PAT Examples: Top Quark Analysis (September 2009)



This page was created for the PAT Tutorial June 2009 and updated for the PAT Tutorial September 2009. You can find the corresponding talks on the Indico agenda (June 2009, September 2009).

This tutorial will show you examples of usage for the Top Quark Analysis Framework (TQAF).

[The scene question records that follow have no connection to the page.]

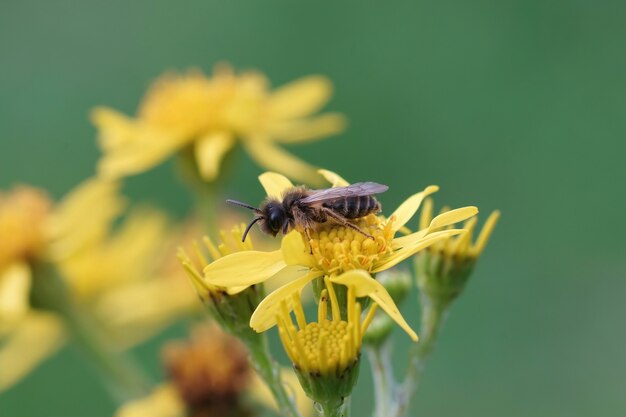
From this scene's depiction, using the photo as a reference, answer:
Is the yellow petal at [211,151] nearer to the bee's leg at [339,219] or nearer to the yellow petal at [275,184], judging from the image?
the yellow petal at [275,184]

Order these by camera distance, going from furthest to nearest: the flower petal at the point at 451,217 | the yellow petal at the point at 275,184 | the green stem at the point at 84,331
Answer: the green stem at the point at 84,331
the yellow petal at the point at 275,184
the flower petal at the point at 451,217

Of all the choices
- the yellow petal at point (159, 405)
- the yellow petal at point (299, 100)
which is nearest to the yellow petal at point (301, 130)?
the yellow petal at point (299, 100)

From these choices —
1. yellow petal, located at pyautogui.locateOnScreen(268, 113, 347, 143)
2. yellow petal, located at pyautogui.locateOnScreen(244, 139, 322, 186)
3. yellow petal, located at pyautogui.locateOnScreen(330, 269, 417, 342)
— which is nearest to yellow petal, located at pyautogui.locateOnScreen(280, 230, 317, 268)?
yellow petal, located at pyautogui.locateOnScreen(330, 269, 417, 342)

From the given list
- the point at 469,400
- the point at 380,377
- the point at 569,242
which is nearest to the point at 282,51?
the point at 569,242

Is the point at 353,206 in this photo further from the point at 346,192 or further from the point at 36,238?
the point at 36,238

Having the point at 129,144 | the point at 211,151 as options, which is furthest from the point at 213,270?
the point at 129,144

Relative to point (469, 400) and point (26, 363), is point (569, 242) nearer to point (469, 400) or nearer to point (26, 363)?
point (469, 400)
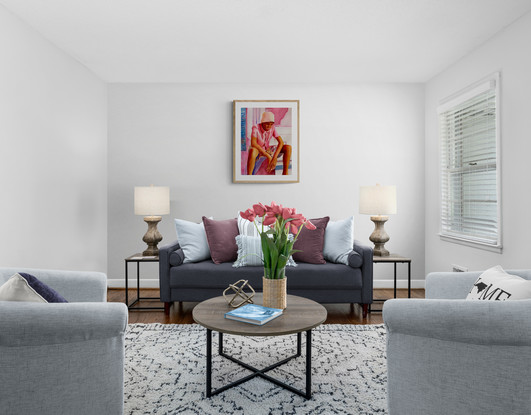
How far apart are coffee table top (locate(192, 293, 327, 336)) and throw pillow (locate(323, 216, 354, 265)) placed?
1.20m

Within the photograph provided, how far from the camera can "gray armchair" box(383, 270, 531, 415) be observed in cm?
125

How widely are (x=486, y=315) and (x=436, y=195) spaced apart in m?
3.20

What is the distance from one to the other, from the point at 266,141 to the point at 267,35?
4.63 feet

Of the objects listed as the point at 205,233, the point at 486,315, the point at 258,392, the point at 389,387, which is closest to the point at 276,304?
the point at 258,392

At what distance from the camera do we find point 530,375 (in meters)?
1.24

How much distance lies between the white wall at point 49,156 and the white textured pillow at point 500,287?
3.24 meters

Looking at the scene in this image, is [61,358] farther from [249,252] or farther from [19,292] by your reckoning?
[249,252]

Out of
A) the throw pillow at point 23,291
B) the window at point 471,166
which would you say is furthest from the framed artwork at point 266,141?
the throw pillow at point 23,291

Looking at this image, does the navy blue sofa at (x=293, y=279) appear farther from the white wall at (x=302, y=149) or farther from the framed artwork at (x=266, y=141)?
the framed artwork at (x=266, y=141)

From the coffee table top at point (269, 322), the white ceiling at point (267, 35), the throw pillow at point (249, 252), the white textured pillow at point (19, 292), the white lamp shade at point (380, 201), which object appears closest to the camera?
the white textured pillow at point (19, 292)

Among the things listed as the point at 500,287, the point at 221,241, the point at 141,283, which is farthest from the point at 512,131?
the point at 141,283

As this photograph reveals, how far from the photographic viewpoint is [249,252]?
3400 mm

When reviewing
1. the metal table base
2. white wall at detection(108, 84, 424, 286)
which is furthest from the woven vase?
white wall at detection(108, 84, 424, 286)

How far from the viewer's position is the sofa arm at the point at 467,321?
1245 mm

For this purpose, the semi-leptonic ttbar channel with muons was chosen.

In the following you will learn:

  • how to produce an object of the TtSemiLeptonicEvent class that contains six different event hypotheses plus generator information
  • how to access the candidates from the hypotheses, the generator particles and meta information from the TtSemiLeptonicEvent
  • how to perform a training for the multivariate analysis (MVA) that is used to find the correct jet-parton association
  • how to change the algorithm that is used for the generator particle based jet-parton matching

How to get the code

First check out the latest tags of PAT and TQAF for CMSSW_3_1_2 as described in the TQAF recipes. Then check out a specific version of the TQAF Examples package for this tutorial:

cmsrel CMSSW_3_1_2
cd CMSSW_3_1_2/src
cvs co -r V06-02-05 AnalysisDataFormats/TopObjects
cvs co -r V06-02-05 TopQuarkAnalysis
cvs co -r PatTutorial_September2009 TopQuarkAnalysis/Examples

How to run the code

Info This section introduces the most important files and commands for this tutorial. They will be described in detail in the subsequent section, in which you will also be asked again to run the code but that time with higher statistics (as checked out from CVS, the jobs in the test directory will only run on 100 events).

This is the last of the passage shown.